SET EXERCISE A:
Answer these questions about the auto-mpg problem set notebook, one answer per line, marked (i), (ii), (iii):
(i) What style is passed to sns.set?
(ii) Which labs' methods does the first part of the problem set apply?
(iii) What value is pd.options.mode.chained_assignment set to?
SET EXERCISE B: List every module imported in the auto-mpg problem set notebook.
SET EXERCISE C: Carry the auto-mpg problem set notebook forward from its last line.

TEXT EXCERPT:
# # # # #
In [1]:
%matplotlib inline

In [77]:
import numpy as np
import time
import seaborn as sns
import matplotlib.pyplot as plt
import scipy.stats as stats
import pandas as pd
pd.options.mode.chained_assignment = None #default = 'warn'

sns.set(style="whitegrid")

# You may load the dataset from URL (instead of the local file) if you wish
auto_mpg_data = "https://raw.githubusercontent.com/fundamentals-of-data-science/datasets/master/auto-mpg.data.txt"
auto_mpg_names = "https://raw.githubusercontent.com/fundamentals-of-data-science/datasets/master/auto-mpg.names.txt"

# Problem Set 5.1

This Problem Set is a two parter. In the first part you will apply ETL/EDA/Mathematical Modeling (Labs 5 and 6) to a new data set.
Each part is a separate grade.
# # # # #
DATA PROVIDED:
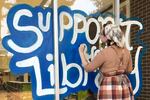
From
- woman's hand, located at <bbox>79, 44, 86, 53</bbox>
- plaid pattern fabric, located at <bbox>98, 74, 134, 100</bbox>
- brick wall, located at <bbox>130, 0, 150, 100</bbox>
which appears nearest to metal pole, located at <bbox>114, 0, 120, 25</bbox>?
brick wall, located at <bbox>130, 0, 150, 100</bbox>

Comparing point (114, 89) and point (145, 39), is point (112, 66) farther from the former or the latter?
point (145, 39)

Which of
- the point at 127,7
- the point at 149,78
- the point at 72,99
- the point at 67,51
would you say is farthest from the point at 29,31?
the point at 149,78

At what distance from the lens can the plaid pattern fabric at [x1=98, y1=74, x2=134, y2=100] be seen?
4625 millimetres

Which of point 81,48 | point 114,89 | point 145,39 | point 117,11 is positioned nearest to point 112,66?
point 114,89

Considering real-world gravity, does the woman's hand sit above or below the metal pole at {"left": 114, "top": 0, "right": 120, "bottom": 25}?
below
# # # # #
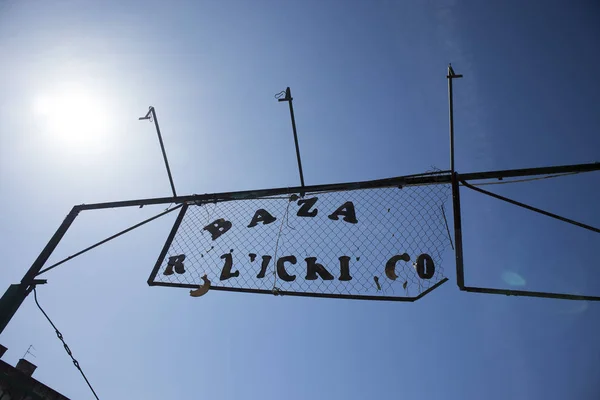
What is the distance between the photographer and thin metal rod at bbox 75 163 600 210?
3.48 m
# # # # #
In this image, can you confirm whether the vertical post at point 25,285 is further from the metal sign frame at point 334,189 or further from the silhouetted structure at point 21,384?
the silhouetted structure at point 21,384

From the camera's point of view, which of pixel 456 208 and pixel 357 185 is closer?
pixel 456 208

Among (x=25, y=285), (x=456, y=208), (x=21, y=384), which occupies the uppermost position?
# # # # #
EXPECTED OUTPUT A:
(i) whitegrid
(ii) Labs 5 and 6
(iii) None

EXPECTED OUTPUT B:
numpy
time
seaborn
matplotlib.pyplot
scipy.stats
pandas

EXPECTED OUTPUT C:
Take all your PS3 comments into account.

## Directions

1. Show all work/steps/calculations using a combination of code and Markdown.
2. **All** work is to be your own. This is not a group project. You may, however, use code from the lectures and labs. Provide citations for any code that is not your own. You may also consult Stackoverflow, etc. This is not by any means "closed book" or anything like that. Basically, I need to see if *you* learned the concepts from the Lectures, *Fundamentals*, and Labs.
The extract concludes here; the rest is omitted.